According to Miller, Others’ headquarters in lower Manhattan contributed to its identification with Jews and immigrants, as well as to its embrace of fluid, hybrid identity politics. Others‘ engagement with its modern, urban milieu is also central to Newcomb’s forthcoming chapter on the magazine, which examines its response to “the conditions of urban-industrial modernity”: “Others sponsored a great deal of verse directly exploring the defining themes and settings of American life in the 1910s: the daunting cityscapes of the industrial metropolis, the changing dynamics of labor in the Machine Age, the horror of global warfare” (“There is Always Others” n.p.). Newcomb surveys a broad range of Others’ linguistic, cultural, and racial identifications, pointing out that, while the “Negro Number” advertised in the December 1917 issue never materialized, the magazine published eight poems by African-American poet Fenton Johnson. These poems, “empathetic vernacular vignettes of African-American city life,” typified the magazine’s investment in the local conditions of New York, while evincing its nondiscriminatory editorial practices. By drawing attention to urban themes, labor activism, and machine-age imagery in Others, Newcomb shows that the magazine’s aesthetic interests were inseparable from its strong social and political investments. He “remind[s] us that perhaps the best way to understand the politics of Others is finally through its title and motto, which have usually been read in an aesthetic register, but carry strong sociopolitical resonances if we listen for them” (n.p.). These resonances can also be detected in the “Spanish-American Number” of August 1916, which, according to Gabrielle Hayden, represents “an intervention that is both politically and artistically radical”: “In its opening manifesto and in its selection of texts, the Spanish American number claims Latin American literature not as a primitive phenomenon to be imitated and appropriated by U.S. writers but as avant-garde in its own right” (n.p.).

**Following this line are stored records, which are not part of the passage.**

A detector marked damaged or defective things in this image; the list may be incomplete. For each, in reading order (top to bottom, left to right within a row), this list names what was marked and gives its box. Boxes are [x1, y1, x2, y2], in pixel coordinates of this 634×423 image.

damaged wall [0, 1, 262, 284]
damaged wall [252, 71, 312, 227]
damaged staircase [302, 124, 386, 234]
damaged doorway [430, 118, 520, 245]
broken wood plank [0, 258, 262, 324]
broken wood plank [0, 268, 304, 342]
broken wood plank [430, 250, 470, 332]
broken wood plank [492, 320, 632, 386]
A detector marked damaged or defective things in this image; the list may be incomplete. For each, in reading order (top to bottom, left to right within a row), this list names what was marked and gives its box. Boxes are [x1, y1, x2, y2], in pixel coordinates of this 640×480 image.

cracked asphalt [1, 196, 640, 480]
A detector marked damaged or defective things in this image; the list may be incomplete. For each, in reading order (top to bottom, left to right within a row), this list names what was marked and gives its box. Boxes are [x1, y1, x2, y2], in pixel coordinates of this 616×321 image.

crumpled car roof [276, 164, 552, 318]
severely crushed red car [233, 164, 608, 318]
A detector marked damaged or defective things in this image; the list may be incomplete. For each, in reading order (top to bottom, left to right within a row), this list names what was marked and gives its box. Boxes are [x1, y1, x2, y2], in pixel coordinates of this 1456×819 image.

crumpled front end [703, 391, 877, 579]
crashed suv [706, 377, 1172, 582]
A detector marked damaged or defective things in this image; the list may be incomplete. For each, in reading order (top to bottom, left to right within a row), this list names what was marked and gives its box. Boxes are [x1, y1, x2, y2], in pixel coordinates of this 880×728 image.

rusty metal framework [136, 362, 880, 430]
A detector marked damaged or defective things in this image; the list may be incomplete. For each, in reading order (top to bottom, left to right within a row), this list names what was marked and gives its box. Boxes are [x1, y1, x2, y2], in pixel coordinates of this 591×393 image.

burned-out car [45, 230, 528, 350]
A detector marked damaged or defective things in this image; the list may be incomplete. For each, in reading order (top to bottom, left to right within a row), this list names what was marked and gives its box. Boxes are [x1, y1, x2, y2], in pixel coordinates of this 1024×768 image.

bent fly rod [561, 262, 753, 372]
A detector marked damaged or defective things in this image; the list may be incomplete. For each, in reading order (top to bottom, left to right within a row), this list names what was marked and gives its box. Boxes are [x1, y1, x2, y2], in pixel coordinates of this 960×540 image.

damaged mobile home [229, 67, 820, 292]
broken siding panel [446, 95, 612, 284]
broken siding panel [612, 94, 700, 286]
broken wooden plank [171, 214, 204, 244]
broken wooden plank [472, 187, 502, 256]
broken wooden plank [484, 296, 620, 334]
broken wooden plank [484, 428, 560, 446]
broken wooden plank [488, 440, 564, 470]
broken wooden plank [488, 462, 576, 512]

Others was a remarkably democratic space for its time, representing men and women in almost equal proportions, and opening its pages to ethnic, religious, and racial minorities, as well as to poets with radical political views. The magazine evinces the diversity of modernism, linking anarchist, communist, and socialist writers such as Lola Ridge, Adolf Wolff, and Carl Sandburg to avant-garde aesthetes such as Man Ray, Mina Loy, and Marsden Hartley, and to popular poets such as Sherwood Anderson, Louise Bogan, Vachel Lindsay, and even Robert Frost, who never published in the magazine but contributed funds to support it and supplied three poems to the Others for 1919 anthology (Churchill, Little Magazine 7). Others returns us to the chaos of early modernism, when it was difficult to distinguish the greats from the fakes, or the Imagists from the “I-am-its.” Embedding individual genius in the context of forgotten influences and innovators, Others takes us back to a time when Jeanne D’Orge shared with H. D. a penchant not only for pseudonyms, but also for stylistic brevity and passionate intensity, and when Orrick Johns’ “Olives” mirrored Gertrude Stein’s Tender Buttons in its formal structure, linguistic playfulness, and erotic intimations. The social and political dimensions of modernist poetic experimentation are obscured when poems are studied in isolation, but in the pages of Others the poems become part of an energetic, multi-vocal artistic and social discourse. Reading Others today allows us to recover the spirit of excitement, collaboration, and optimism that characterized early modernism, when a host of “Others” came together, motivated by the belief that “the new verse” could not only reflect the modern world, but actually transform it.